Do they online. I've just tried a dummy quote. If I put chip/ECU of 11% to 25% they quote a price. If I put 25%+ then they won't quote. 

When I declared the mods to them they said on the phone upto 25% was fine. So that seems to match with their online system.

Oddly, my dummy quote was £902 (like for like with my actual renewal). Without the mods it was £852.


----------



## SKNAM (Nov 30, 2018)

Yeah, I tried doing a quote online but if you are running stage 4 or higher it puts you above the 25% rule and you have to call them. Its at this stage that Admiral were happy with the mechanical mods and upgraded parts but the specialist car underwriters part of Admiral were not happy with the tuning of the ECU. Sorry, should have made that clearer in original post. Ended up going with Pace Ward in the end.


----------



## snuffy (Mar 26, 2014)

I'm right on the edge of 25%. I'm at around 600 from 485 standard, which is 24%. But how would ever know if it really was 600 or not ?


----------



## davej51 (Jul 13, 2018)

Insurance Company : paceward
Your Age : 35
No Claims Bonus : 14yr 
Points on license : 3 points 
Claims in last 3 years : 0
Year of Car : 2018
Mileage per year: 6000
Modifications on Policy: none
The renewal :£1050


----------



## escossie (Apr 8, 2016)

Insurance Company : Admiral
Your Age : 54
No Claims Bonus : 17 years
Mileage : 3000
Points on licence : 0 points
Claims in last 3 years : 0
Year of Car : 2014
Modifications on Policy:None
The Renewal :£190.71


----------



## zed1 (Aug 13, 2013)

escossie said:


> Insurance Company : Admiral
> Your Age : 54
> No Claims Bonus : 17 years
> Mileage : 3000
> ...


Weird, my details look similar to yours except I'm significantly older and they wanted to fleece me for nearly £800. I went with LV for £350.


----------



## escossie (Apr 8, 2016)

The renewal came through at £232 which I would have been happy with but phoned them to see if they could do any better & they knocked almost £42 off the GTR & £30 off our Ford Kuga. 

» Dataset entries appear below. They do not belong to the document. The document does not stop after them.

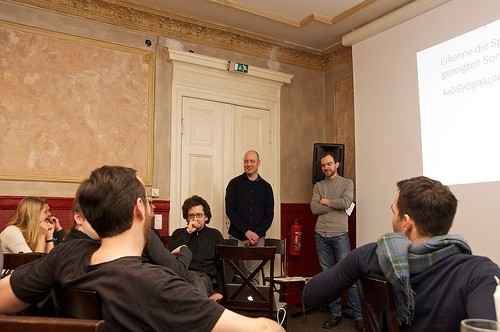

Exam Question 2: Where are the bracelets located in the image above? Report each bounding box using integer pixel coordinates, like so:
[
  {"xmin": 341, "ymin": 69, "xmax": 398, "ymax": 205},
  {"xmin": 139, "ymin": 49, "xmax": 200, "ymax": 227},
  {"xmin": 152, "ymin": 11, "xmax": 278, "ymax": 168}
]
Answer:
[{"xmin": 46, "ymin": 238, "xmax": 54, "ymax": 243}]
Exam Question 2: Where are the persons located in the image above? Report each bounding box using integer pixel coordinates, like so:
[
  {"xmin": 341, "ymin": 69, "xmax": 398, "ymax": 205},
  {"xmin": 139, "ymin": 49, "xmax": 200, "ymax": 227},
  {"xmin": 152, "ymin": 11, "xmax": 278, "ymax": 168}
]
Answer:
[
  {"xmin": 226, "ymin": 150, "xmax": 274, "ymax": 284},
  {"xmin": 311, "ymin": 151, "xmax": 366, "ymax": 331},
  {"xmin": 302, "ymin": 176, "xmax": 500, "ymax": 331},
  {"xmin": 165, "ymin": 195, "xmax": 226, "ymax": 302},
  {"xmin": 1, "ymin": 196, "xmax": 56, "ymax": 278},
  {"xmin": 42, "ymin": 198, "xmax": 65, "ymax": 246},
  {"xmin": 141, "ymin": 198, "xmax": 192, "ymax": 274},
  {"xmin": 0, "ymin": 165, "xmax": 286, "ymax": 332},
  {"xmin": 61, "ymin": 198, "xmax": 102, "ymax": 243}
]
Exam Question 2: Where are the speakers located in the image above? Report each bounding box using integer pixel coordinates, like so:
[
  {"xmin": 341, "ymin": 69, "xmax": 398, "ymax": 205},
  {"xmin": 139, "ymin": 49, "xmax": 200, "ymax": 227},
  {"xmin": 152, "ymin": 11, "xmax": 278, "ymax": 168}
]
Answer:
[{"xmin": 312, "ymin": 143, "xmax": 344, "ymax": 184}]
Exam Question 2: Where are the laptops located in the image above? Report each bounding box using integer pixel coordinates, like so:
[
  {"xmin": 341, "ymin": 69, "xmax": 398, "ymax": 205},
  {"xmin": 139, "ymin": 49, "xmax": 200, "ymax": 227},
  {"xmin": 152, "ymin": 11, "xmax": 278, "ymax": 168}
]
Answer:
[{"xmin": 227, "ymin": 283, "xmax": 287, "ymax": 312}]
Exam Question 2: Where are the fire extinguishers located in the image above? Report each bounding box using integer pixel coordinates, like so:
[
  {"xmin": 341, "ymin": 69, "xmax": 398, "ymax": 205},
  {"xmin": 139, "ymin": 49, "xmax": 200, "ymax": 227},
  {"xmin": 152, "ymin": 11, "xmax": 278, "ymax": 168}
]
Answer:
[{"xmin": 288, "ymin": 217, "xmax": 303, "ymax": 257}]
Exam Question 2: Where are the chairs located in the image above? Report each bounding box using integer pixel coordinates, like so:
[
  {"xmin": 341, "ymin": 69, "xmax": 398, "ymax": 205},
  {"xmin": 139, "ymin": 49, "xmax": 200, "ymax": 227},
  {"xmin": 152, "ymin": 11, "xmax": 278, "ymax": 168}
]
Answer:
[
  {"xmin": 0, "ymin": 314, "xmax": 105, "ymax": 332},
  {"xmin": 356, "ymin": 275, "xmax": 401, "ymax": 332},
  {"xmin": 265, "ymin": 238, "xmax": 309, "ymax": 325},
  {"xmin": 3, "ymin": 252, "xmax": 46, "ymax": 277},
  {"xmin": 215, "ymin": 245, "xmax": 288, "ymax": 332}
]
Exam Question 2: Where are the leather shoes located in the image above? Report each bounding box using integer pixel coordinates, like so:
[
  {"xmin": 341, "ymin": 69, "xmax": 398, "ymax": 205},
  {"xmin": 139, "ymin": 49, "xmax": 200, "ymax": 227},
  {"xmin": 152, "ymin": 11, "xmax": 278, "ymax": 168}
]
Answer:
[
  {"xmin": 323, "ymin": 315, "xmax": 343, "ymax": 329},
  {"xmin": 354, "ymin": 319, "xmax": 366, "ymax": 332}
]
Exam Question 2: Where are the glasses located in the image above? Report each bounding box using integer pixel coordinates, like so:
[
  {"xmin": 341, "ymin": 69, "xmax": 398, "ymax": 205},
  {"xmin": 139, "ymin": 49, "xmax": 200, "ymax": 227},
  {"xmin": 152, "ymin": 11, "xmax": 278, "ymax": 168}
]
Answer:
[{"xmin": 187, "ymin": 213, "xmax": 205, "ymax": 219}]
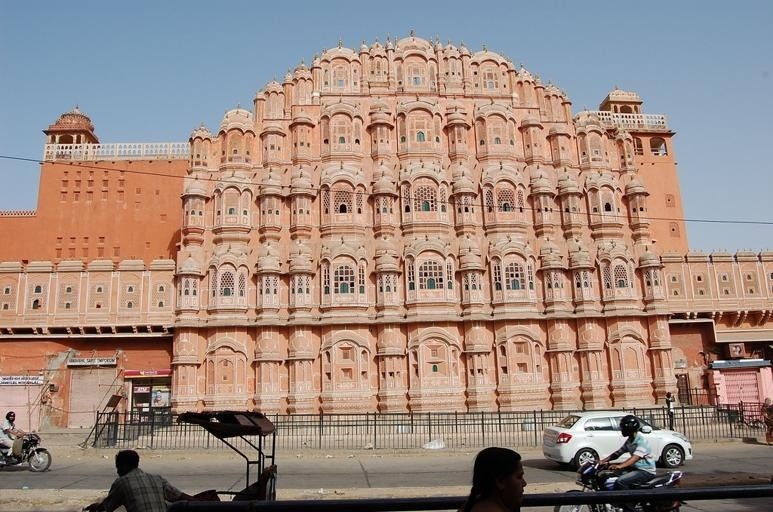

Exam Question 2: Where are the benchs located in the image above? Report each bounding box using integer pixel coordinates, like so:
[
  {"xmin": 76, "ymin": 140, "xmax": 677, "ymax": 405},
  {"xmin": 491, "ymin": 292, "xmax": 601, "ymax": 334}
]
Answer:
[{"xmin": 214, "ymin": 463, "xmax": 277, "ymax": 503}]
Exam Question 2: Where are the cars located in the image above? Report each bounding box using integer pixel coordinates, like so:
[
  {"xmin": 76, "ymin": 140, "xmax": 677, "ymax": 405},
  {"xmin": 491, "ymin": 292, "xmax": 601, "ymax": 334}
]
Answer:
[{"xmin": 542, "ymin": 413, "xmax": 694, "ymax": 469}]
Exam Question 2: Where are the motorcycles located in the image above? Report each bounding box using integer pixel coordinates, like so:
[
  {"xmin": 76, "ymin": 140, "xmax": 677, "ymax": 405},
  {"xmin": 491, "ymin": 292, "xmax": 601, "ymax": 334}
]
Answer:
[
  {"xmin": 553, "ymin": 456, "xmax": 688, "ymax": 512},
  {"xmin": 0, "ymin": 429, "xmax": 52, "ymax": 472}
]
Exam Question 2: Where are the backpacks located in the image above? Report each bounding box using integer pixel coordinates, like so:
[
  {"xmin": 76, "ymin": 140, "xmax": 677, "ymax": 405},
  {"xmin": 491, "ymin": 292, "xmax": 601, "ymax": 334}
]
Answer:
[{"xmin": 12, "ymin": 434, "xmax": 23, "ymax": 456}]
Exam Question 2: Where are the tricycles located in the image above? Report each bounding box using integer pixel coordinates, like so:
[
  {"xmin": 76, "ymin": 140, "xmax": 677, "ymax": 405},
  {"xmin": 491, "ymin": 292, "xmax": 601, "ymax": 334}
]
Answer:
[{"xmin": 81, "ymin": 404, "xmax": 280, "ymax": 511}]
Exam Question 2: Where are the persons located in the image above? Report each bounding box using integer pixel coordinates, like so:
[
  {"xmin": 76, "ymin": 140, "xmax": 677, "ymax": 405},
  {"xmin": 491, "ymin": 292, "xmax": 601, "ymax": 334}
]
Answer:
[
  {"xmin": 455, "ymin": 446, "xmax": 527, "ymax": 511},
  {"xmin": 760, "ymin": 397, "xmax": 772, "ymax": 445},
  {"xmin": 80, "ymin": 449, "xmax": 207, "ymax": 512},
  {"xmin": 597, "ymin": 413, "xmax": 657, "ymax": 508},
  {"xmin": 0, "ymin": 410, "xmax": 26, "ymax": 464},
  {"xmin": 663, "ymin": 391, "xmax": 677, "ymax": 431}
]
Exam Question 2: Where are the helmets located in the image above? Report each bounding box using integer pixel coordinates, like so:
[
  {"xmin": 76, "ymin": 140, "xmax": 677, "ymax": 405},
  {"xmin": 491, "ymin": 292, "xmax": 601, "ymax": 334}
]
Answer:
[
  {"xmin": 619, "ymin": 414, "xmax": 640, "ymax": 437},
  {"xmin": 6, "ymin": 411, "xmax": 15, "ymax": 423}
]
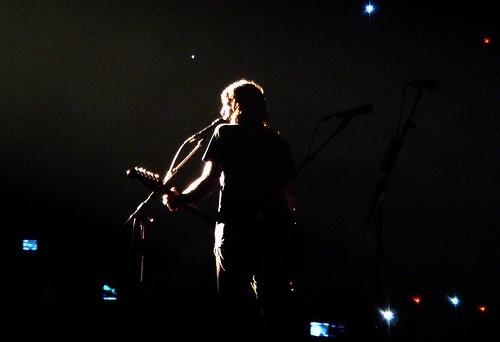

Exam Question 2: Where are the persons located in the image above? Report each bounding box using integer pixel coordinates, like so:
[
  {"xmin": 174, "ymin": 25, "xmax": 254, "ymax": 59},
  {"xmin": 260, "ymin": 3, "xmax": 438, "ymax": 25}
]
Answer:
[{"xmin": 162, "ymin": 79, "xmax": 297, "ymax": 342}]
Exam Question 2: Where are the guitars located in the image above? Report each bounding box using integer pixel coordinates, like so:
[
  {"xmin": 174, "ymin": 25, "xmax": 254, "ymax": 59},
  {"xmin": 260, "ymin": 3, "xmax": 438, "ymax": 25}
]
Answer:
[{"xmin": 125, "ymin": 166, "xmax": 216, "ymax": 227}]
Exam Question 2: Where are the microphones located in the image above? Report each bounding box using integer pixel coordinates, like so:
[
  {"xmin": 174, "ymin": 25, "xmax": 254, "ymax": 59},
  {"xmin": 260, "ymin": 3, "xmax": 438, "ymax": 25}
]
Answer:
[
  {"xmin": 189, "ymin": 117, "xmax": 226, "ymax": 144},
  {"xmin": 408, "ymin": 78, "xmax": 439, "ymax": 90},
  {"xmin": 336, "ymin": 103, "xmax": 374, "ymax": 119}
]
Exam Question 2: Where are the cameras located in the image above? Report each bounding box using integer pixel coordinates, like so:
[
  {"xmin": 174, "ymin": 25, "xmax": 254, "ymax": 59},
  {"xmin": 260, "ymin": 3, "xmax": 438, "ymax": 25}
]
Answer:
[
  {"xmin": 21, "ymin": 238, "xmax": 43, "ymax": 254},
  {"xmin": 307, "ymin": 320, "xmax": 348, "ymax": 339},
  {"xmin": 101, "ymin": 284, "xmax": 119, "ymax": 301}
]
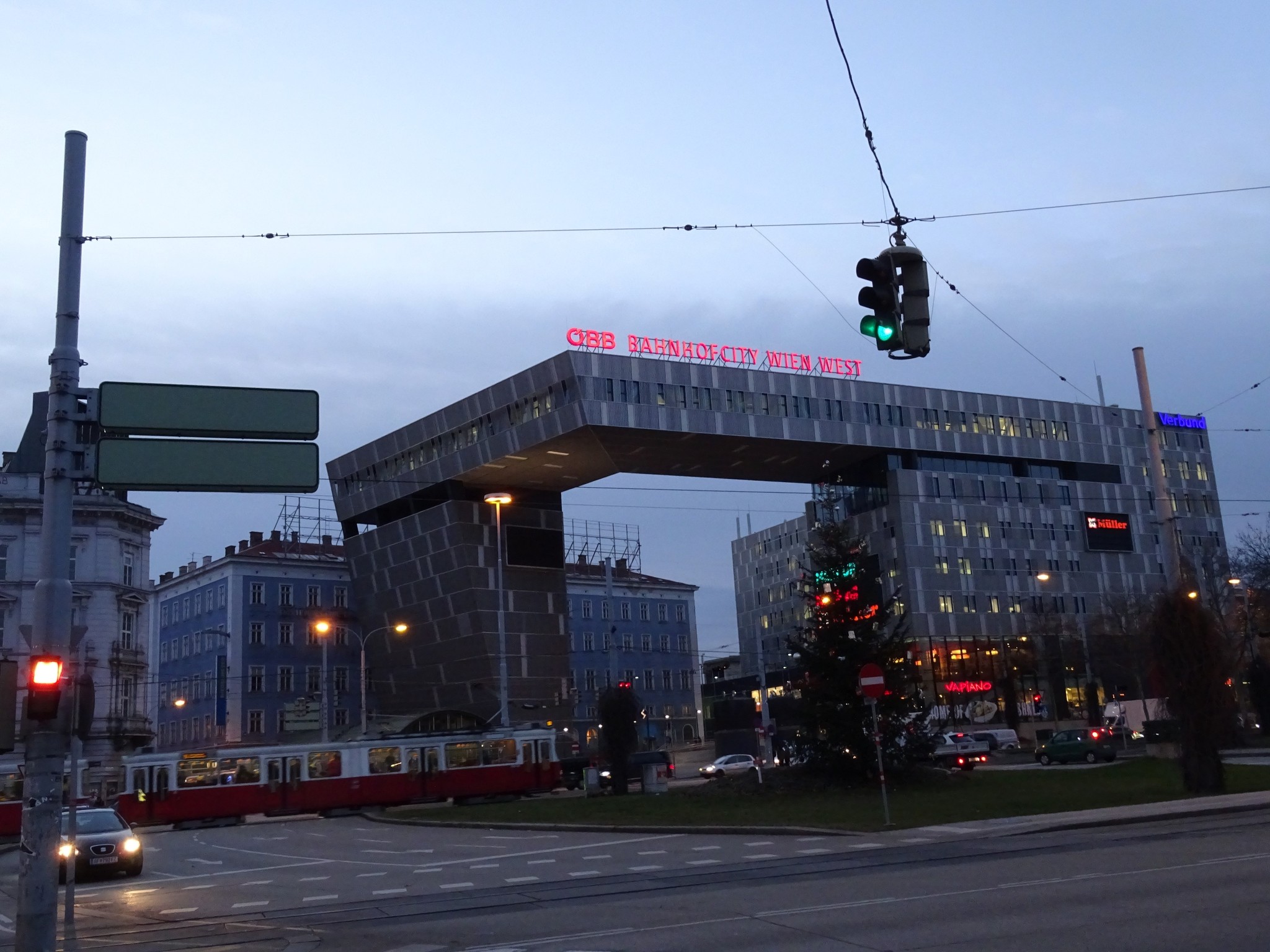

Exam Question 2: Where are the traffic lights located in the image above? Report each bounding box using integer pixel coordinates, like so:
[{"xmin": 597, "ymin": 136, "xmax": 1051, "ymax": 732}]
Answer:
[
  {"xmin": 618, "ymin": 681, "xmax": 631, "ymax": 688},
  {"xmin": 857, "ymin": 244, "xmax": 930, "ymax": 357},
  {"xmin": 28, "ymin": 655, "xmax": 64, "ymax": 686}
]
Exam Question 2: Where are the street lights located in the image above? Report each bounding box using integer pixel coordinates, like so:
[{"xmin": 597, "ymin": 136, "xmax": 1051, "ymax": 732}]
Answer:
[
  {"xmin": 313, "ymin": 620, "xmax": 409, "ymax": 737},
  {"xmin": 1229, "ymin": 578, "xmax": 1256, "ymax": 661},
  {"xmin": 483, "ymin": 491, "xmax": 515, "ymax": 729}
]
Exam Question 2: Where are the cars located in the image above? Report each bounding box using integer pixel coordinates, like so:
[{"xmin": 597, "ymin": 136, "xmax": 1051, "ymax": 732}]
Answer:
[
  {"xmin": 698, "ymin": 754, "xmax": 760, "ymax": 779},
  {"xmin": 773, "ymin": 743, "xmax": 817, "ymax": 766},
  {"xmin": 59, "ymin": 805, "xmax": 144, "ymax": 887},
  {"xmin": 920, "ymin": 729, "xmax": 1020, "ymax": 771},
  {"xmin": 1034, "ymin": 726, "xmax": 1145, "ymax": 765}
]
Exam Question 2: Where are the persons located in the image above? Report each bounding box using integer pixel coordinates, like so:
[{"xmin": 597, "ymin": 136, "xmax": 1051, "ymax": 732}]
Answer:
[
  {"xmin": 408, "ymin": 754, "xmax": 418, "ymax": 769},
  {"xmin": 291, "ymin": 759, "xmax": 300, "ymax": 778},
  {"xmin": 386, "ymin": 749, "xmax": 396, "ymax": 772},
  {"xmin": 316, "ymin": 760, "xmax": 330, "ymax": 777},
  {"xmin": 93, "ymin": 797, "xmax": 105, "ymax": 808},
  {"xmin": 328, "ymin": 752, "xmax": 341, "ymax": 777},
  {"xmin": 236, "ymin": 766, "xmax": 252, "ymax": 783}
]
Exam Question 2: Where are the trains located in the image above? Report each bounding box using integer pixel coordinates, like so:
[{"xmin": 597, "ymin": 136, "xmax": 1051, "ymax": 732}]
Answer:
[{"xmin": 0, "ymin": 728, "xmax": 585, "ymax": 834}]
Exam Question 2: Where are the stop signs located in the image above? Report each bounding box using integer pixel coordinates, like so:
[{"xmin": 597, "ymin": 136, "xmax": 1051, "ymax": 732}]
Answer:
[{"xmin": 859, "ymin": 665, "xmax": 885, "ymax": 698}]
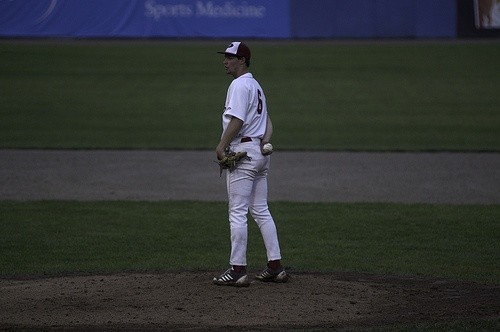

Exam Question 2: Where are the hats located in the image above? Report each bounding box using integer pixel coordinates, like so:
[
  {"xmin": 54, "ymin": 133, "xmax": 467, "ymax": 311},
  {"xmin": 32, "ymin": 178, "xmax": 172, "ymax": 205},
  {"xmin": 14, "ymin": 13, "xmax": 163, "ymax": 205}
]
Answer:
[{"xmin": 217, "ymin": 42, "xmax": 251, "ymax": 60}]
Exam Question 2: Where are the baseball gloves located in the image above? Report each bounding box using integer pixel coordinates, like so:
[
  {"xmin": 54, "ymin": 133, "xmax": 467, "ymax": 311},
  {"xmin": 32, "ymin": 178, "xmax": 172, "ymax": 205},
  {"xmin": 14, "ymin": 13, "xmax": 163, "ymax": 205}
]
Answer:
[{"xmin": 216, "ymin": 151, "xmax": 246, "ymax": 170}]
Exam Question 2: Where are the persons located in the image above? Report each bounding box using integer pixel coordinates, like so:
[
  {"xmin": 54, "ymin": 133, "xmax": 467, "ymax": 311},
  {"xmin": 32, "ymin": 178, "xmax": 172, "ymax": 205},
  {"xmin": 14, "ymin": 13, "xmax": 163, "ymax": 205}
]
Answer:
[{"xmin": 212, "ymin": 42, "xmax": 287, "ymax": 288}]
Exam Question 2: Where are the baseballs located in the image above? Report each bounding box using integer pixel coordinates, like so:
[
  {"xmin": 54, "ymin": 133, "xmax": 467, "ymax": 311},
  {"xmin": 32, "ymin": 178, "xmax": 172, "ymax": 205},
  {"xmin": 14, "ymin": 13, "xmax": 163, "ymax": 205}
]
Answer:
[{"xmin": 262, "ymin": 142, "xmax": 273, "ymax": 155}]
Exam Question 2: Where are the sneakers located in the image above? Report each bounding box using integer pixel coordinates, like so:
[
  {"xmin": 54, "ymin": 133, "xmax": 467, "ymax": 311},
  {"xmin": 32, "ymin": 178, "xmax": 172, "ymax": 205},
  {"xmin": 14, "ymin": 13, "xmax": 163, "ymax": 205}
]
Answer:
[
  {"xmin": 212, "ymin": 264, "xmax": 249, "ymax": 287},
  {"xmin": 254, "ymin": 263, "xmax": 288, "ymax": 283}
]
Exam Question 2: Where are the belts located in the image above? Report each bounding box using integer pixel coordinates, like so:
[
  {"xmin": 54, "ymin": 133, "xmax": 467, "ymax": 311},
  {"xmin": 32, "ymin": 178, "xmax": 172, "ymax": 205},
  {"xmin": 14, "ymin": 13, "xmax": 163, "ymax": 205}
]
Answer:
[{"xmin": 241, "ymin": 137, "xmax": 252, "ymax": 143}]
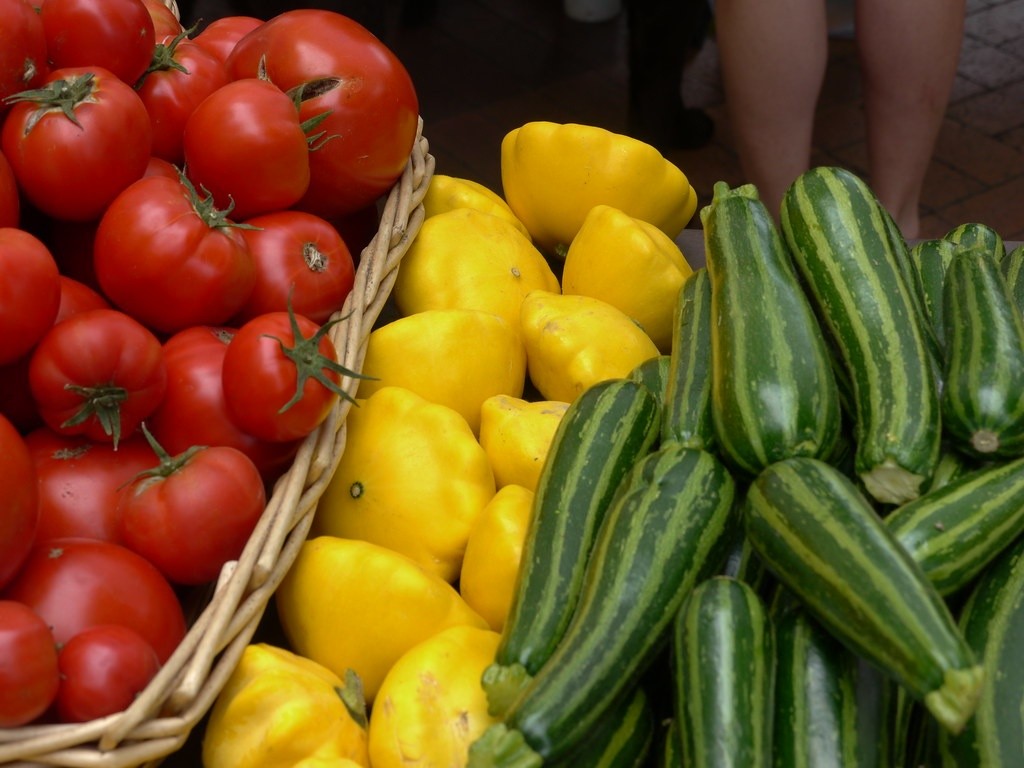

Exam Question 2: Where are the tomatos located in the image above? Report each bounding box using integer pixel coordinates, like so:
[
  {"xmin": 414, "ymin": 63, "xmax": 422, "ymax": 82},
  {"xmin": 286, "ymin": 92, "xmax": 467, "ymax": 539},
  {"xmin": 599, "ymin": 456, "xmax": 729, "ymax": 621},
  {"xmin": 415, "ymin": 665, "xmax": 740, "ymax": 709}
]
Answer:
[{"xmin": 0, "ymin": 0, "xmax": 423, "ymax": 724}]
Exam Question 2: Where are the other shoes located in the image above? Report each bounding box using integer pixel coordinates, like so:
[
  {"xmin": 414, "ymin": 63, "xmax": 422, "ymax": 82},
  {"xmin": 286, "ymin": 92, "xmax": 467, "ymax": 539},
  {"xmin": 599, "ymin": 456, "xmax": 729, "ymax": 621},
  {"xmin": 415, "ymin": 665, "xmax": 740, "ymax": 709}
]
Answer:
[{"xmin": 630, "ymin": 106, "xmax": 713, "ymax": 149}]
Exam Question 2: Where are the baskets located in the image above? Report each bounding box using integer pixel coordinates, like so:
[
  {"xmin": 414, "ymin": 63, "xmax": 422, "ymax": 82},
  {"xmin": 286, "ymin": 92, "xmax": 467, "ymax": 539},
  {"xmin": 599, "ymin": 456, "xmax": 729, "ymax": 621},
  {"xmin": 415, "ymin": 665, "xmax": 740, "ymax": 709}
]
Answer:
[{"xmin": 0, "ymin": 0, "xmax": 437, "ymax": 768}]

I don't think I've paid less than £200 for any car that I've had in the last 30 Years. Well happy!!


----------



## miked5 (Apr 9, 2018)

Insurance Company : Pace Ward 
Your age : 26
No Claims Bonus : 8 years
Mileage : 8000
Points on license : 0 
Claims in last 3 years : 0 
Year of car : 2011
Modifications on policy : Y-Pipe
The quote : £675


Sent from my iPhone using Tapatalk


----------



## PaulH0070 (Oct 19, 2017)

This year
Insurance Comapny : Admiral (multi car)
Your Age : 43
No Claims Bonus : 21 years
Points on liscence : 0 points
Claims in last 3 years : 1 own fault, 1 non fault
Year of Car : 2012
Modifications on Policy: Miltek Y-pipe, Stage 1 remap
The Quote :£613

Renewal was £660 for the GT-R which was dissapointing to say the least with a clean year under the belt. Needed a phone call to get it down a bit. 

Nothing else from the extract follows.